Introducing DataFrames in Spark for Large Scale Data Science

super_sloth · on Feb 17, 2015

Has anyone had some good experiences with Spark?

I put several weeks in to moving our machine learning pipeline over to Spark only to find I kept hitting a race condition in their scheduler.

After doing a bit of searching, it seems this is actually a known issue https://issues.apache.org/jira/browse/SPARK-4454 and there's been a fix on their github for a while: https://github.com/apache/spark/pull/3345 and yet in that time two releases have swung by bringing a tonne of features.

I ended up having to drop Spark ultimately because I wasn't confident about putting it in to production (the random OOMs and NPEs during development weren't great either). Does anyone have any positive experiences?

rjurney · on Feb 17, 2015

Spark is less mature than Hadoop, so you will run into issues like this. In my experience, advocating for the bug to get fixed often results in it getting fixed... on a several month timeline. This happened with Avro support in Python. I advocated for the patch and someone supplied it in the next version of Spark.

Lemme tell you though... as someone that has use Hadoop for 5+ years... not waiting 5-10 minutes every time you run new code is worth the trouble. Despite more problems owing to immaturity, or just Spark 'doing less for you' in terms of data validation than other tools like Pig/Hive, if you can get your stuff running on Spark... development is joyous. You just don't have to wait very long during development anymore.
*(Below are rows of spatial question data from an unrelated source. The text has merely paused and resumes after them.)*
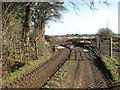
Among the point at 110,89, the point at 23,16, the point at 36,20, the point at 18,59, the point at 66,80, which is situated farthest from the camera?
the point at 36,20

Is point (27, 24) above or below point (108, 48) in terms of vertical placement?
above

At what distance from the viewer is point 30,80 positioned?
510 centimetres

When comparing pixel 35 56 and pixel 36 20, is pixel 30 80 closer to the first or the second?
pixel 35 56

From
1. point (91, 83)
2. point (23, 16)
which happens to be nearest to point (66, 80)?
point (91, 83)

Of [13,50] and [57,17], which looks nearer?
[13,50]

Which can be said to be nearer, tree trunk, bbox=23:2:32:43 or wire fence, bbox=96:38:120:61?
wire fence, bbox=96:38:120:61

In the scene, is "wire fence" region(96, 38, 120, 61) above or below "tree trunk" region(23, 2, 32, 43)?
below

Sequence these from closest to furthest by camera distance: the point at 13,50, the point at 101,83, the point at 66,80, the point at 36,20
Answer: the point at 101,83 < the point at 66,80 < the point at 13,50 < the point at 36,20

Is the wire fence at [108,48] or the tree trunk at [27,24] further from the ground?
the tree trunk at [27,24]

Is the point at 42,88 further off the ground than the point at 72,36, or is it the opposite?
the point at 72,36

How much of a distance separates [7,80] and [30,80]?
0.95m

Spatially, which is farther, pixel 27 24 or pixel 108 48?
pixel 27 24

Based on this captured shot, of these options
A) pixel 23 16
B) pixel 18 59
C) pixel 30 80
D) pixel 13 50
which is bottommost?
pixel 30 80

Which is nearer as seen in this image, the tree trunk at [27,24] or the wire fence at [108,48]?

I feel like 5 years of my life were delayed 10 minutes. That did terrible things to my coding that I'm just starting to get over. With Spark I am 10x as productive, and I am limited by my thinking, not the tools.

PySpark in particular is really great.

threeseed · on Feb 17, 2015

Seriously ./spark-shell is a godsend for development.
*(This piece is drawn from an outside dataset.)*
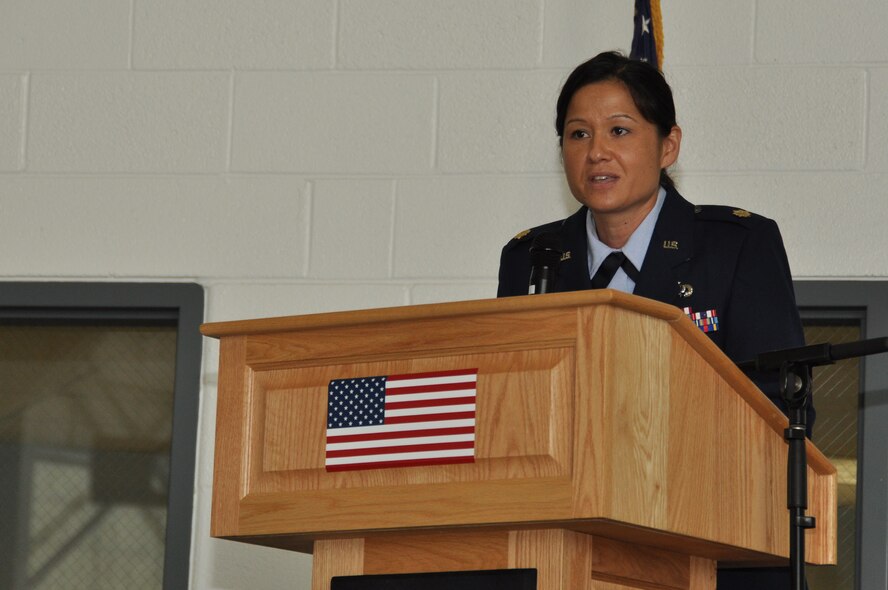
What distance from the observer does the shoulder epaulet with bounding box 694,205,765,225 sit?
97.9 inches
And I love the fact you can press Tab and get autocompletion of methods.

pwendell · on Feb 17, 2015

Hey - sorry you had a bad experience. That bug was filed as a "minor" issue with only one user ever reporting it, so it didn't end up high up in our triage. We didn't merge the pull request because it was not correct, however, we can just add our own fix for it if it's affecting users. In the future, if you chime in on a reported JIRA, it will escalate it in our process.
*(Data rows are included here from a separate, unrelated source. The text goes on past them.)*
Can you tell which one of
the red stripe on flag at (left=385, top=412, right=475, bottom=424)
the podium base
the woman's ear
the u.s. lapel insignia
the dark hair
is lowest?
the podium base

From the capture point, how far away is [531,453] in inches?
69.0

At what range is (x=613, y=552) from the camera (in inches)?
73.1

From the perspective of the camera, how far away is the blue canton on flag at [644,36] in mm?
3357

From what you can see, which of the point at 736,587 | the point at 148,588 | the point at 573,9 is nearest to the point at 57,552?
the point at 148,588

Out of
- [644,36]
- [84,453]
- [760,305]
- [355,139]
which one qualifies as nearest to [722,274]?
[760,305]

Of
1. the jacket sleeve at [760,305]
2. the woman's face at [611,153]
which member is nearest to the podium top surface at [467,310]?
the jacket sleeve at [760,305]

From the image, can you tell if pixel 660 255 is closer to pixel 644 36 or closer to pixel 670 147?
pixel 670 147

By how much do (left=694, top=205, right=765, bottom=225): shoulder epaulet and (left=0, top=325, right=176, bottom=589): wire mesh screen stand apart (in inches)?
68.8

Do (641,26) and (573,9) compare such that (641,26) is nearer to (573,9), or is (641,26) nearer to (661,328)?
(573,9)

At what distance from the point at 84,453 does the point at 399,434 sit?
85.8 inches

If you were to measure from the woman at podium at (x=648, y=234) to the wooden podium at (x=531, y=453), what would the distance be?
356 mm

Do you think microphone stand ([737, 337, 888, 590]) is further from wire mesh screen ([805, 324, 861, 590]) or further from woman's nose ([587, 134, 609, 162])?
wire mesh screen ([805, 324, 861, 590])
super_sloth · on Feb 17, 2015

Sorry, didn't mean to come over completely negative.

I appreciate the work that's gone in to Spark and it's clearly well designed. Developing with Spark after coming from a Hadoop background was a very refreshing experience.

pwendell · on Feb 18, 2015

No worries. Hopefully you'll reconsider using it!

zgm · on Feb 17, 2015

We've recently adopted Spark SQL and our queries run 5 - 200x times faster than with Hive.

Our experience with Spark Streaming, on the other hand, has been mixed. Our streaming app runs stably most of the time (up to 4 days in some cases), but we still see the occasional failure, sometimes with no exception or stack trace indicating what failed.

Our goal is to have a 24/7 streaming service, and Spark has gotten us close to that. There are just a couple of unexplained errors standing in our way.

agibsonccc · on Feb 17, 2015

I'm building distributed ml on top of spark and found it to be good overall. I've had to work out issues with partitioning and mini batching, but I've had a good time so far. The data frame initiative will certainly help things. The JVM ecosystem needs a scientific environment like python (pandas,scipy,..). The potential is there with scala as we're seeing here today.

pixelmonkey · on Feb 17, 2015

Our experience was as a Python shop who was backed into a corner to use Apache Pig for our Hadoop batch jobs.

We decided to rewrite some of those jobs from Pig to PySpark, and though there was a little bit of a learning curve and some sharp edges, the development experience is so much better than Pig that my team is generally happy with the switch.

rjurney · on Feb 17, 2015

PySpark is really compelling for Pig/Python shops. If it weren't for Pig on Spark, I'd fear for Pig's future.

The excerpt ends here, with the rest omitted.